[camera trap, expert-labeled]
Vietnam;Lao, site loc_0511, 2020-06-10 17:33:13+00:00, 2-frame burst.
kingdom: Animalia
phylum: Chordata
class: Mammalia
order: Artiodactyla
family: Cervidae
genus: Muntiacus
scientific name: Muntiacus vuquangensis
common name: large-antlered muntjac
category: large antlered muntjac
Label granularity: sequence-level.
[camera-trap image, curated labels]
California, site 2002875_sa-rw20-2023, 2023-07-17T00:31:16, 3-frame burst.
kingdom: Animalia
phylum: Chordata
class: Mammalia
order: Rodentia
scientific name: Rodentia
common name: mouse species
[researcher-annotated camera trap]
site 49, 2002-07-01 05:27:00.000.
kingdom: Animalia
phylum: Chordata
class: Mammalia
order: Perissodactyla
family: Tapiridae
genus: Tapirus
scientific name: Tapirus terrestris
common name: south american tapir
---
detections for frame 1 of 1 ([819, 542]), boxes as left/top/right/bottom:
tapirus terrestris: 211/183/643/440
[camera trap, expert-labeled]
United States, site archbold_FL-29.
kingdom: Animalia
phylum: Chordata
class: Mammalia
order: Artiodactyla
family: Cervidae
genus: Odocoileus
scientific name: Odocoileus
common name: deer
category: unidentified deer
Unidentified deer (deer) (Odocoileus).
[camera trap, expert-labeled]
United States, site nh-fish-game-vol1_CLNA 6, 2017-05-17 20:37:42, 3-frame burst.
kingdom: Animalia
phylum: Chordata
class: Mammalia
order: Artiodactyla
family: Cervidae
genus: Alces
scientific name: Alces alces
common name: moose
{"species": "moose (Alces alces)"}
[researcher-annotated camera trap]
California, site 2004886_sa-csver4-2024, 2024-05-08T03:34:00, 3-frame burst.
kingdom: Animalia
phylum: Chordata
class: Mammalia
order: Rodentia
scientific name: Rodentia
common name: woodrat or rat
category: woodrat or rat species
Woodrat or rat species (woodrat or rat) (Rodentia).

◇ ◇ ◇ ◇ ◇

WHAT YOU ARE ASKED TO DO ->
Exact duplication of all the data above is expected.

RESULT FOR THIS EXERCISE ->
[camera trap, expert-labeled]
Vietnam;Lao, site loc_0511, 2020-06-10 17:33:13+00:00, 2-frame burst.
kingdom: Animalia
phylum: Chordata
class: Mammalia
order: Artiodactyla
family: Cervidae
genus: Muntiacus
scientific name: Muntiacus vuquangensis
common name: large-antlered muntjac
category: large antlered muntjac
Label granularity: sequence-level.
[camera-trap image, curated labels]
California, site 2002875_sa-rw20-2023, 2023-07-17T00:31:16, 3-frame burst.
kingdom: Animalia
phylum: Chordata
class: Mammalia
order: Rodentia
scientific name: Rodentia
common name: mouse species
[researcher-annotated camera trap]
site 49, 2002-07-01 05:27:00.000.
kingdom: Animalia
phylum: Chordata
class: Mammalia
order: Perissodactyla
family: Tapiridae
genus: Tapirus
scientific name: Tapirus terrestris
common name: south american tapir
---
detections for frame 1 of 1 ([819, 542]), boxes as left/top/right/bottom:
tapirus terrestris: 211/183/643/440
[camera trap, expert-labeled]
United States, site archbold_FL-29.
kingdom: Animalia
phylum: Chordata
class: Mammalia
order: Artiodactyla
family: Cervidae
genus: Odocoileus
scientific name: Odocoileus
common name: deer
category: unidentified deer
Unidentified deer (deer) (Odocoileus).
[camera trap, expert-labeled]
United States, site nh-fish-game-vol1_CLNA 6, 2017-05-17 20:37:42, 3-frame burst.
kingdom: Animalia
phylum: Chordata
class: Mammalia
order: Artiodactyla
family: Cervidae
genus: Alces
scientific name: Alces alces
common name: moose
{"species": "moose (Alces alces)"}
[researcher-annotated camera trap]
California, site 2004886_sa-csver4-2024, 2024-05-08T03:34:00, 3-frame burst.
kingdom: Animalia
phylum: Chordata
class: Mammalia
order: Rodentia
scientific name: Rodentia
common name: woodrat or rat
category: woodrat or rat species
Woodrat or rat species (woodrat or rat) (Rodentia).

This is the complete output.